### Direction
Reproduce each item below word for word, omitting the pictures.

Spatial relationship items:

* begin *

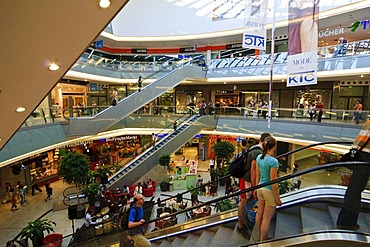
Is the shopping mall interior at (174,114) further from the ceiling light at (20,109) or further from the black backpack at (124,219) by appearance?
the black backpack at (124,219)

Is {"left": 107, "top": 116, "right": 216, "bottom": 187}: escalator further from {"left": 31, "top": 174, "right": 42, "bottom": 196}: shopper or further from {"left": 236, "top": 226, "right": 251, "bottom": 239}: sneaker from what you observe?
{"left": 236, "top": 226, "right": 251, "bottom": 239}: sneaker

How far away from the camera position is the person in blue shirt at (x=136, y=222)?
3.93 metres

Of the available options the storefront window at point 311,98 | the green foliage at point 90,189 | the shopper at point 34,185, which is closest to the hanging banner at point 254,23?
→ the green foliage at point 90,189

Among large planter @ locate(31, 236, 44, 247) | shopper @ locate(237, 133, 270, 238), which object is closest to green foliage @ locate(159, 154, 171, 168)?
large planter @ locate(31, 236, 44, 247)

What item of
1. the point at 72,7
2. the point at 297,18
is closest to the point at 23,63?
the point at 72,7

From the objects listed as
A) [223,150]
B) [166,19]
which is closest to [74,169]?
[223,150]

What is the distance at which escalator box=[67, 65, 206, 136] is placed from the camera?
12.4 m

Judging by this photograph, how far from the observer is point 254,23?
8445 millimetres

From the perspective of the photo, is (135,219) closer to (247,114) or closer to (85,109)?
(85,109)

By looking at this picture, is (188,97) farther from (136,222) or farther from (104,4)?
(104,4)

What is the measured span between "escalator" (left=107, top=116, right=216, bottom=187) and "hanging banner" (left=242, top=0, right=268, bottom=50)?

* end *

### The answer
Is the shopping mall interior at (174,114) further from the ceiling light at (20,109) or further from the black backpack at (124,219) by appearance?
the black backpack at (124,219)

Is {"left": 107, "top": 116, "right": 216, "bottom": 187}: escalator further from {"left": 31, "top": 174, "right": 42, "bottom": 196}: shopper or further from {"left": 236, "top": 226, "right": 251, "bottom": 239}: sneaker from what you observe?
{"left": 236, "top": 226, "right": 251, "bottom": 239}: sneaker

How far away from the camera position is the person in blue shirt at (x=136, y=222)?
3.93 metres

Of the available options the storefront window at point 311,98 | the green foliage at point 90,189 | the shopper at point 34,185, which is closest to the hanging banner at point 254,23?
→ the green foliage at point 90,189

Among large planter @ locate(31, 236, 44, 247) | shopper @ locate(237, 133, 270, 238), which object is closest to green foliage @ locate(159, 154, 171, 168)?
large planter @ locate(31, 236, 44, 247)

What item of
1. the point at 72,7
2. the point at 297,18
is closest to the point at 23,63?
the point at 72,7

From the objects listed as
A) [223,150]
B) [166,19]
which is closest to [74,169]?
[223,150]

What is the distance at which escalator box=[67, 65, 206, 136] is placed from the camera?
12.4 m

Judging by this photograph, how far from the observer is point 254,23?
8445 millimetres

From the perspective of the photo, is (135,219) closer to (247,114) or closer to (85,109)?
(85,109)

By looking at this picture, is (188,97) farther from (136,222) or farther from (104,4)?
(104,4)

What is the measured span between "escalator" (left=107, top=116, right=216, bottom=187) and "hanging banner" (left=242, top=0, right=268, bottom=50)?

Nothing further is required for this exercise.